Mura di Timoleonte chiuse in estate. Dipendenti in ferie e nessuna sostituzione

Riceviamo e pubblichiamo la lettera di un lettore che è ritornato a Gela per le vacanze ed è rimasto allibito, oltre che deluso per l’impossibilità di visitare le Mura in piena estate perchè tutti in ferie. Ma i turisti dovrebbero venire a febbraio? Il problema è sempre quello:  la mancanza di fondi per pagare i dipendenti sostitutivi e le ferie sono un diritto.

 

“Sono cresciuto a Gela e sin da bambino ho visitato innumerevoli volte il parco delle Mura Timoleontee. Qui ci venivo spesso perfino a fare jogging e l’ingresso era sempre libero. Da alcuni anni l’ingresso è a pagamento e questo può senza dubbio avere una sua validissima logica. Quel che è totalmente illogico ed assurdo, ora nel 2017, è che ad un visitatore che arriva da lontano per rivedere appositamente i luoghi più cari della propria infanzia/giovinezza, sia negata la possibilità di visitare il parco archeologico nel mese di agosto, perché il personale addetto è in ferie!

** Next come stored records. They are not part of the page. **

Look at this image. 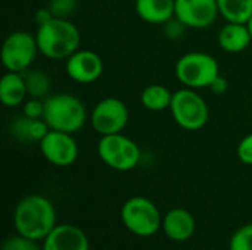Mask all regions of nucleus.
Segmentation results:
<instances>
[{
  "label": "nucleus",
  "mask_w": 252,
  "mask_h": 250,
  "mask_svg": "<svg viewBox=\"0 0 252 250\" xmlns=\"http://www.w3.org/2000/svg\"><path fill=\"white\" fill-rule=\"evenodd\" d=\"M1 250H43V246H40L38 242L16 234L4 240Z\"/></svg>",
  "instance_id": "23"
},
{
  "label": "nucleus",
  "mask_w": 252,
  "mask_h": 250,
  "mask_svg": "<svg viewBox=\"0 0 252 250\" xmlns=\"http://www.w3.org/2000/svg\"><path fill=\"white\" fill-rule=\"evenodd\" d=\"M161 230L170 240L182 243L192 239L196 230V221L188 209L173 208L162 217Z\"/></svg>",
  "instance_id": "14"
},
{
  "label": "nucleus",
  "mask_w": 252,
  "mask_h": 250,
  "mask_svg": "<svg viewBox=\"0 0 252 250\" xmlns=\"http://www.w3.org/2000/svg\"><path fill=\"white\" fill-rule=\"evenodd\" d=\"M12 131L21 140L40 143L44 139V136L50 131V128L43 118L32 119V118L22 116L12 124Z\"/></svg>",
  "instance_id": "18"
},
{
  "label": "nucleus",
  "mask_w": 252,
  "mask_h": 250,
  "mask_svg": "<svg viewBox=\"0 0 252 250\" xmlns=\"http://www.w3.org/2000/svg\"><path fill=\"white\" fill-rule=\"evenodd\" d=\"M130 113L124 102L115 97H106L100 100L90 116L92 127L100 136H111L121 133L127 122Z\"/></svg>",
  "instance_id": "9"
},
{
  "label": "nucleus",
  "mask_w": 252,
  "mask_h": 250,
  "mask_svg": "<svg viewBox=\"0 0 252 250\" xmlns=\"http://www.w3.org/2000/svg\"><path fill=\"white\" fill-rule=\"evenodd\" d=\"M97 153L105 165L120 172L131 171L140 162L139 146L121 133L102 136L97 143Z\"/></svg>",
  "instance_id": "7"
},
{
  "label": "nucleus",
  "mask_w": 252,
  "mask_h": 250,
  "mask_svg": "<svg viewBox=\"0 0 252 250\" xmlns=\"http://www.w3.org/2000/svg\"><path fill=\"white\" fill-rule=\"evenodd\" d=\"M43 119L50 130L74 134L80 131L86 122V106L72 94H53L44 100Z\"/></svg>",
  "instance_id": "3"
},
{
  "label": "nucleus",
  "mask_w": 252,
  "mask_h": 250,
  "mask_svg": "<svg viewBox=\"0 0 252 250\" xmlns=\"http://www.w3.org/2000/svg\"><path fill=\"white\" fill-rule=\"evenodd\" d=\"M66 74L77 83L90 84L99 80L103 72L100 56L92 50H77L66 59Z\"/></svg>",
  "instance_id": "12"
},
{
  "label": "nucleus",
  "mask_w": 252,
  "mask_h": 250,
  "mask_svg": "<svg viewBox=\"0 0 252 250\" xmlns=\"http://www.w3.org/2000/svg\"><path fill=\"white\" fill-rule=\"evenodd\" d=\"M140 100L148 111L161 112L171 106L173 93L161 84H151L143 88L140 94Z\"/></svg>",
  "instance_id": "19"
},
{
  "label": "nucleus",
  "mask_w": 252,
  "mask_h": 250,
  "mask_svg": "<svg viewBox=\"0 0 252 250\" xmlns=\"http://www.w3.org/2000/svg\"><path fill=\"white\" fill-rule=\"evenodd\" d=\"M208 88H211V91L216 93V94H223L227 90V81H226V78H223L221 75H219Z\"/></svg>",
  "instance_id": "27"
},
{
  "label": "nucleus",
  "mask_w": 252,
  "mask_h": 250,
  "mask_svg": "<svg viewBox=\"0 0 252 250\" xmlns=\"http://www.w3.org/2000/svg\"><path fill=\"white\" fill-rule=\"evenodd\" d=\"M170 111L176 124L188 131L201 130L210 118L207 102L193 88L188 87L173 93Z\"/></svg>",
  "instance_id": "6"
},
{
  "label": "nucleus",
  "mask_w": 252,
  "mask_h": 250,
  "mask_svg": "<svg viewBox=\"0 0 252 250\" xmlns=\"http://www.w3.org/2000/svg\"><path fill=\"white\" fill-rule=\"evenodd\" d=\"M220 75L217 60L202 52L183 55L176 63V77L188 88H205Z\"/></svg>",
  "instance_id": "5"
},
{
  "label": "nucleus",
  "mask_w": 252,
  "mask_h": 250,
  "mask_svg": "<svg viewBox=\"0 0 252 250\" xmlns=\"http://www.w3.org/2000/svg\"><path fill=\"white\" fill-rule=\"evenodd\" d=\"M43 250H90L86 233L71 224H59L43 240Z\"/></svg>",
  "instance_id": "13"
},
{
  "label": "nucleus",
  "mask_w": 252,
  "mask_h": 250,
  "mask_svg": "<svg viewBox=\"0 0 252 250\" xmlns=\"http://www.w3.org/2000/svg\"><path fill=\"white\" fill-rule=\"evenodd\" d=\"M24 78H25L28 96L43 99L49 93V90H50V78L43 71H38V69L28 71L24 75Z\"/></svg>",
  "instance_id": "21"
},
{
  "label": "nucleus",
  "mask_w": 252,
  "mask_h": 250,
  "mask_svg": "<svg viewBox=\"0 0 252 250\" xmlns=\"http://www.w3.org/2000/svg\"><path fill=\"white\" fill-rule=\"evenodd\" d=\"M247 27H248V29H250V34H251V37H252V15H251V18L248 19V22H247Z\"/></svg>",
  "instance_id": "28"
},
{
  "label": "nucleus",
  "mask_w": 252,
  "mask_h": 250,
  "mask_svg": "<svg viewBox=\"0 0 252 250\" xmlns=\"http://www.w3.org/2000/svg\"><path fill=\"white\" fill-rule=\"evenodd\" d=\"M38 52L46 57L59 60L68 59L80 47V31L68 19L52 18L47 22L38 25L35 34Z\"/></svg>",
  "instance_id": "2"
},
{
  "label": "nucleus",
  "mask_w": 252,
  "mask_h": 250,
  "mask_svg": "<svg viewBox=\"0 0 252 250\" xmlns=\"http://www.w3.org/2000/svg\"><path fill=\"white\" fill-rule=\"evenodd\" d=\"M28 96L27 84L21 72H7L0 81V100L7 108H15L24 103Z\"/></svg>",
  "instance_id": "17"
},
{
  "label": "nucleus",
  "mask_w": 252,
  "mask_h": 250,
  "mask_svg": "<svg viewBox=\"0 0 252 250\" xmlns=\"http://www.w3.org/2000/svg\"><path fill=\"white\" fill-rule=\"evenodd\" d=\"M251 40L252 37L247 24L227 22L219 32V44L224 52L229 53L244 52L250 46Z\"/></svg>",
  "instance_id": "16"
},
{
  "label": "nucleus",
  "mask_w": 252,
  "mask_h": 250,
  "mask_svg": "<svg viewBox=\"0 0 252 250\" xmlns=\"http://www.w3.org/2000/svg\"><path fill=\"white\" fill-rule=\"evenodd\" d=\"M56 225V209L47 197L28 194L18 202L13 212L16 234L34 242H43Z\"/></svg>",
  "instance_id": "1"
},
{
  "label": "nucleus",
  "mask_w": 252,
  "mask_h": 250,
  "mask_svg": "<svg viewBox=\"0 0 252 250\" xmlns=\"http://www.w3.org/2000/svg\"><path fill=\"white\" fill-rule=\"evenodd\" d=\"M38 52L37 40L25 31H15L6 37L1 47V62L9 72H25Z\"/></svg>",
  "instance_id": "8"
},
{
  "label": "nucleus",
  "mask_w": 252,
  "mask_h": 250,
  "mask_svg": "<svg viewBox=\"0 0 252 250\" xmlns=\"http://www.w3.org/2000/svg\"><path fill=\"white\" fill-rule=\"evenodd\" d=\"M238 158L241 159L242 164L252 167V134H248L241 140L236 149Z\"/></svg>",
  "instance_id": "26"
},
{
  "label": "nucleus",
  "mask_w": 252,
  "mask_h": 250,
  "mask_svg": "<svg viewBox=\"0 0 252 250\" xmlns=\"http://www.w3.org/2000/svg\"><path fill=\"white\" fill-rule=\"evenodd\" d=\"M136 13L148 24H167L176 15V0H136Z\"/></svg>",
  "instance_id": "15"
},
{
  "label": "nucleus",
  "mask_w": 252,
  "mask_h": 250,
  "mask_svg": "<svg viewBox=\"0 0 252 250\" xmlns=\"http://www.w3.org/2000/svg\"><path fill=\"white\" fill-rule=\"evenodd\" d=\"M229 250H252V224H247L233 233Z\"/></svg>",
  "instance_id": "22"
},
{
  "label": "nucleus",
  "mask_w": 252,
  "mask_h": 250,
  "mask_svg": "<svg viewBox=\"0 0 252 250\" xmlns=\"http://www.w3.org/2000/svg\"><path fill=\"white\" fill-rule=\"evenodd\" d=\"M43 158L55 167H69L78 158V146L72 134L50 130L40 141Z\"/></svg>",
  "instance_id": "10"
},
{
  "label": "nucleus",
  "mask_w": 252,
  "mask_h": 250,
  "mask_svg": "<svg viewBox=\"0 0 252 250\" xmlns=\"http://www.w3.org/2000/svg\"><path fill=\"white\" fill-rule=\"evenodd\" d=\"M220 15L227 22L247 24L252 15V0H217Z\"/></svg>",
  "instance_id": "20"
},
{
  "label": "nucleus",
  "mask_w": 252,
  "mask_h": 250,
  "mask_svg": "<svg viewBox=\"0 0 252 250\" xmlns=\"http://www.w3.org/2000/svg\"><path fill=\"white\" fill-rule=\"evenodd\" d=\"M43 115H44V102H41L37 97H31L30 100L25 102V105H24V116L38 119V118H43Z\"/></svg>",
  "instance_id": "25"
},
{
  "label": "nucleus",
  "mask_w": 252,
  "mask_h": 250,
  "mask_svg": "<svg viewBox=\"0 0 252 250\" xmlns=\"http://www.w3.org/2000/svg\"><path fill=\"white\" fill-rule=\"evenodd\" d=\"M124 227L137 237H152L162 228V215L158 206L143 196H133L121 208Z\"/></svg>",
  "instance_id": "4"
},
{
  "label": "nucleus",
  "mask_w": 252,
  "mask_h": 250,
  "mask_svg": "<svg viewBox=\"0 0 252 250\" xmlns=\"http://www.w3.org/2000/svg\"><path fill=\"white\" fill-rule=\"evenodd\" d=\"M220 15L217 0H176V18L189 28H208Z\"/></svg>",
  "instance_id": "11"
},
{
  "label": "nucleus",
  "mask_w": 252,
  "mask_h": 250,
  "mask_svg": "<svg viewBox=\"0 0 252 250\" xmlns=\"http://www.w3.org/2000/svg\"><path fill=\"white\" fill-rule=\"evenodd\" d=\"M77 9V0H52L49 4V10L55 18L68 19Z\"/></svg>",
  "instance_id": "24"
}]
</instances>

Nell’arco di due giorni mi sono recato più volte all’ingresso del parco, notando ogni volta la sua chiusura. Il cartello esposto informava semplicemente sui normali orari di apertura estivi e invernali, ma nessuna menzione di una chiusura straordinaria nel bel mezzo dell’estate. Alla fine ho chiamato il Museo Archeologico, ubicato all’altro capo della città, e sono stato informato della chiusura per l’intero mese di agosto perché “sono tutti in ferie”! Da rimanere allibiti oltre che profondamente delusi.

E cosa si credono, che visitatori e turisti come me possano più agevolmente venire nel mese di febbraio anziché ad agosto? Non sarebbe meglio allora, anziché tenere tutto sbarrato e inaccessibile, ripristinare temporaneamente la vecchia usanza dell’ingresso libero che per decenni ha funzionato egregiamente? Mi auguro che l’amministrazione comunale o chi per essa adotti al più presto dei provvedimenti adeguati per impedire il rinnovarsi di questo scandalo e restituire pienamente, alla fruizione della cittadinanza e dei turisti, uno dei punti di forza del patrimonio storico gelese. E se lo tengono chiuso, che mettessero almeno un cartello per avvisare!

Fra parentesi, il cartello con il codice QR non funziona, sarebbe il caso di controllare o era in vacanza pure quello?”